Die Sache mit dem Leben, Sterben, Kinderkriegen

einmal nicht gleich rechtsdogmatisch und moraltriefend betrachtet, ist keine so schwierige und vor allem so weltbewegende Angelegenheit. Was sich da im Mutterbauch regt, ist Leben, bloßes Leben in seiner ganzen Erbärmlichkeit, ein (Teil-)Organismus, bald mit etwas Empfindung und Motorik ausgestattet, aber alles andere als ein Mensch mit Willen und Bewußtsein. Der Bauch dagegen gehört zu einem menschlichen Wesen, das mit beiden Beinen schon länger im Leben steht, seinen Umständen entsprechend (nicht) auf seine Kosten kommt und sich seine eigenen Gedanken und Wünsche hält. Im umstrittenen, nur allzu häufigen Fall ziemlich kinderfeindliche Gedanken. Die potentielle Mutter will nämlich oft keine werden - ein nur allzu verständlicher Wunsch angesichts der eigenen Lebensaussichten mit Kind und der Aussichten fürs Kind. Viel verständlicher jedenfalls als die Sucht kinderloser Paare nach einem gemeinsamen, möglichst leibeigenen Familienkitt und Lebenssinn. Die Medizin bietet alle Möglichkeiten, sich vor der 'naturgegebenen' Folge unbedachten Lust- und Liebesspiels zu bewahren, das Wesen in der Gebärmutter weiß von allem nichts und verlangt nichts. Also alles klar.
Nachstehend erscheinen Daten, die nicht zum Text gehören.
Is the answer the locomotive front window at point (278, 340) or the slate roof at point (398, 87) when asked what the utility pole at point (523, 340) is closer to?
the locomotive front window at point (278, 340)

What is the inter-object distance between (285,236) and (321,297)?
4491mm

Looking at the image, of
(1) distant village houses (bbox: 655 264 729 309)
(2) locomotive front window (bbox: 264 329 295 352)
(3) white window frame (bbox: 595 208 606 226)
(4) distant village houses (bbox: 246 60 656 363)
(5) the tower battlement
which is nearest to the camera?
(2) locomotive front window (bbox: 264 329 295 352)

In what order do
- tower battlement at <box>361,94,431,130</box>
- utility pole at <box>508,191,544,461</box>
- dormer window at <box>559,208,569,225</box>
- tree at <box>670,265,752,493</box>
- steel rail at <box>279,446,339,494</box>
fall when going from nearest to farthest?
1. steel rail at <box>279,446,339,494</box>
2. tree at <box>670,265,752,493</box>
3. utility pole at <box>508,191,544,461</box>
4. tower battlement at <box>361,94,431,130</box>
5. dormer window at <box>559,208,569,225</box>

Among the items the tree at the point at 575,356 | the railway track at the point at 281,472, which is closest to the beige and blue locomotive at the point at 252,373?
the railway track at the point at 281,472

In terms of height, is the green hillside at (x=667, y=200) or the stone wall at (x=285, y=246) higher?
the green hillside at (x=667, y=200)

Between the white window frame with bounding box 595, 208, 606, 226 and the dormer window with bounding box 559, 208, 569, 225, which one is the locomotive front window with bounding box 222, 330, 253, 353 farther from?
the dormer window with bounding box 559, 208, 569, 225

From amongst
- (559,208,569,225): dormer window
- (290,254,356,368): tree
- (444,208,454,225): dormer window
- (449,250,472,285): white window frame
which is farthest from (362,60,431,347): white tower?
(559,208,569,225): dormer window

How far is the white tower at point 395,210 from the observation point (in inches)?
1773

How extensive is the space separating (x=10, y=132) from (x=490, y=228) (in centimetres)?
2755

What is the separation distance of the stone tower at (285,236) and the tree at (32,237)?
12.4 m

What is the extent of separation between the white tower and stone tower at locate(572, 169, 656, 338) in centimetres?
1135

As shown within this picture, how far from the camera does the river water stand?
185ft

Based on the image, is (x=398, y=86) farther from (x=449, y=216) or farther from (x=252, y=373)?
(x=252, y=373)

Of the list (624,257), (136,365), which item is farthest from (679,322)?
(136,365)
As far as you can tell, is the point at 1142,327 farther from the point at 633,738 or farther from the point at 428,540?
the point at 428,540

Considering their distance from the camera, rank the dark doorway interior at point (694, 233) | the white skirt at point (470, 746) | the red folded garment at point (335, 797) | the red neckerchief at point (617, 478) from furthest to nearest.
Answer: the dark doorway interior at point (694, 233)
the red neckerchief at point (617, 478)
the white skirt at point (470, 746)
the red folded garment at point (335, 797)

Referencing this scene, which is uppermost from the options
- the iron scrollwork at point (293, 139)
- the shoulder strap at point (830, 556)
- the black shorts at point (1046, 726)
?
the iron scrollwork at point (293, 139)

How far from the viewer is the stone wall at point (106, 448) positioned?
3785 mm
Was den umgekehrten Fall, das Kinderkriegen angeht, läßt sich dagegen manches einwenden. Es kostet, es verpflichtet, es hält von vielem ab... Wenn zivilisierte Zeitgenossen, auch und gerade bei natürlichen Schwierigkeiten, um keinen Preis darauf verzichten wollen, sondern verrückt nach einem Kind sind, so ist das erstens psychologisch zu erklären, wenn auch nicht zu verstehen: Sie meinen, sie seien ohne weniger wert, ihnen fehlte Entscheidendes, sie müßten sich im Kind verewigen - denken also durch und durch familienkonform. Zweitens ist der dringliche Wunsch nach einem eigenen, leiblichen Nachkommen leider ziemlich gewöhnlich und staatsgenehm. Drittens nehmen es besagte Leute wegen ihrer Manie im Zweifelsfall mit dem 'leiblich' nicht so ganz genau und ersetzen ihre Defekte durch Samen oder Bauch Dritter oder einfach durch Medizinerhand - und machen sich dann womöglich hinterdrein ein Problem, ob ihr Kind auch echt 'ihres' ist. Für die Verwirklichung dieses blöden Lebensprogramms gibt sich die Medizin mit Begeisterung her und vervollkommnet ständig die Mittel. Im übrigen wäre es - wenn es schon ohne Kind nicht abgehen soll - natürlich einfacher und vernünftiger, eins zu adoptieren. Es gibt sowieso mehr als genug. Andererseits gibt es Schlimmeres als die privaten Verrücktheiten von fanatischen Eltern, die nach getaner Tat mit der bangen Frage, ob sich der Aufwand denn auch gelohnt habe, ihre Psychotour fortpflanzen.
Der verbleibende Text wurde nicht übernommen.